Aklı başında olan insan sönük fikrine güvenmez ve nefsinin sözünü değil Kur’ân’ın şu fermanını dinler:
فَلَا تَغُرَّنَّكُمُ الْحَيٰوةُ الدُّنْيَا وَلَا يَغُرَّنَّكُمْ بِاللّٰهِ الْغَرُورُ
“Sakın dünya hayatı sizi aldatmasın. O aldatıcı şeytan da Allah hakkında sizi aldatmasın. (Allah’ın affına güvendirerek sizi isyana sürüklemesin.)" (Lokman, 31/33)
“Hülasa” bölümünde, insanın aklını uyutan, onun hayata ve dünyaya bakışını saptıran beş önemli sarhoşluk sebebine dikkat çekilir:
Siyaset şarabı: Mevki ve makam sahibi olmaya büyük önem vermek ve devlet yönetimiyle aşırı ilgilenip kendi asli görevlerini ihmal etmek.
Şöhret hırsı: Rıza yerine riyaya rağbet etmek, insanların beğenmelerine ve alkışlarına aldanmak.
Rikkat-ı cinsiye: Sadece kendi aile fertlerinin refahını hayatına temel gaye yapmak.
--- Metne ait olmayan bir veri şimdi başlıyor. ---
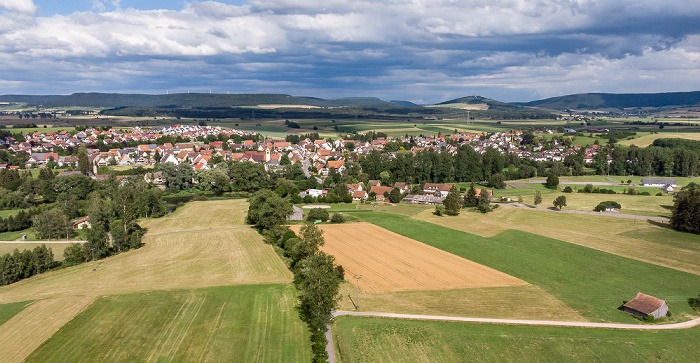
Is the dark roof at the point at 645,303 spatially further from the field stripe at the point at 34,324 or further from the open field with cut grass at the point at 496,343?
the field stripe at the point at 34,324

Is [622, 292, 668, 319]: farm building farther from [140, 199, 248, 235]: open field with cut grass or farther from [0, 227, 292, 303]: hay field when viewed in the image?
[140, 199, 248, 235]: open field with cut grass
Onların ve diğer insanların manevi ihtiyaçlarını hiç düşünmemek. Şu var ki, insan iman ve ibadet yolunu tuttuğu takdirde, aile fertlerine ve diğer insanlara yapacağı her türlü yardım da sadaka hükmüne geçer.
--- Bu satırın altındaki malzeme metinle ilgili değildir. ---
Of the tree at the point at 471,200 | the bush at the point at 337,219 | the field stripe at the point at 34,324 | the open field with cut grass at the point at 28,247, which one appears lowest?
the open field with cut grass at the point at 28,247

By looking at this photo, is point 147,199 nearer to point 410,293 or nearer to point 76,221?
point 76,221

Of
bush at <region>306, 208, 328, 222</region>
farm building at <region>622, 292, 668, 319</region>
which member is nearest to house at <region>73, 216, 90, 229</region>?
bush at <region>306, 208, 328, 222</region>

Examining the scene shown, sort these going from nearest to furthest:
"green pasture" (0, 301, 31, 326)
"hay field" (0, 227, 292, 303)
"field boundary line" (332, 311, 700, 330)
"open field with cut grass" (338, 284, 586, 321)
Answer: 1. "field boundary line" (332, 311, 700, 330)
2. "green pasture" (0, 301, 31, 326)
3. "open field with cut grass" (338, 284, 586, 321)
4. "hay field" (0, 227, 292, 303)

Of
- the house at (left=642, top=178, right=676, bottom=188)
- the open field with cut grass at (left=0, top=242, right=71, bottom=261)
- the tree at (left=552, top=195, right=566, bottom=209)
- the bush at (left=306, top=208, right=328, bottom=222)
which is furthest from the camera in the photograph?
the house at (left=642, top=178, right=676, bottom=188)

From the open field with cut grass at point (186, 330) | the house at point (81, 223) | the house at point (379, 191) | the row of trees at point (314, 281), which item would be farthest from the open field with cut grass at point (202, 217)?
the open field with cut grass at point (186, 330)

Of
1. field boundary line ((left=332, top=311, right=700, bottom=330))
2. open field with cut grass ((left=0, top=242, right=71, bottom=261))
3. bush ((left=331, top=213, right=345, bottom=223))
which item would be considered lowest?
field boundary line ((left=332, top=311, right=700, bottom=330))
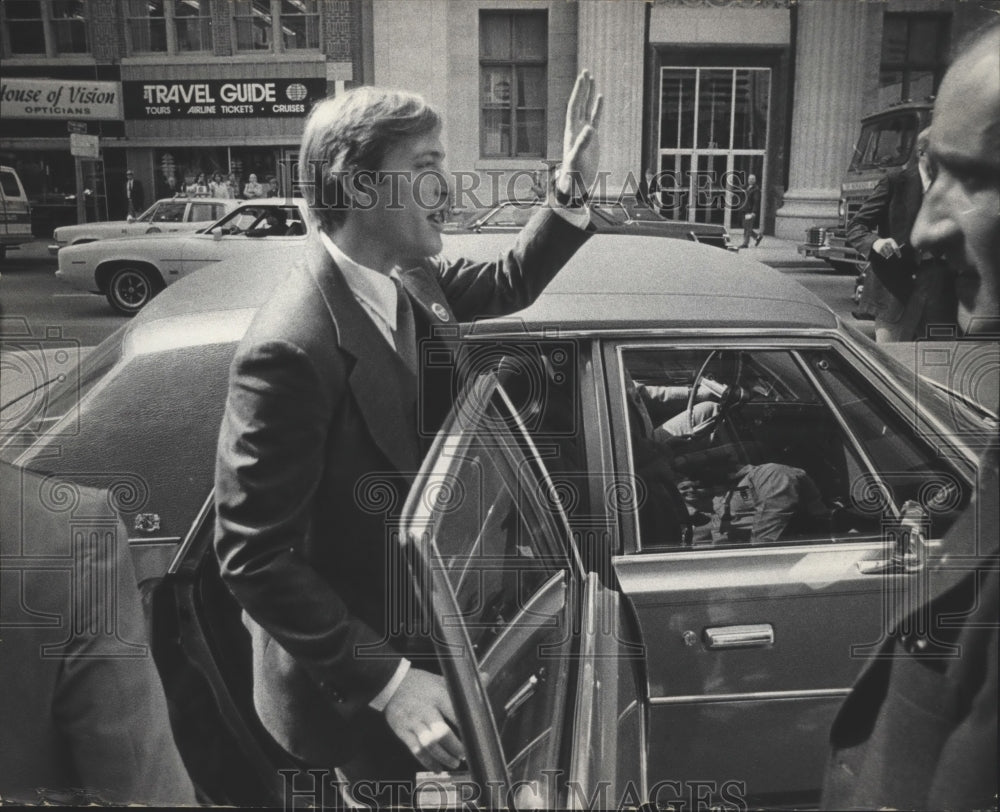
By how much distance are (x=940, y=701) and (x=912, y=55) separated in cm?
143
Felsefenin dalâleti: Kâinatı ve onda cereyan eden olayları, İlâhî Ferman’ı dikkate almadan sadece akılla değerlendirenlerin gerçek dışı görüşleri.
Medeniyetin sefaheti: Menfaat ve eğlence odaklı Batı medeniyetinin ahlâkı tahrip eden bozuk yaşama düzeni.
İnsanın aciz olduğu en önemli nokta, ölüm hadisesine engel olamayışı, fakrının ve ihtiyacının en ileri noktası da ebedî saadettir. İşte böyle bir insan iman ve salih amel yolunu tutmadığı takdirde, kendini bu beş şeyden biriyle yahut birkaçıyla sarhoş ederek teselli bulmaya çalışır.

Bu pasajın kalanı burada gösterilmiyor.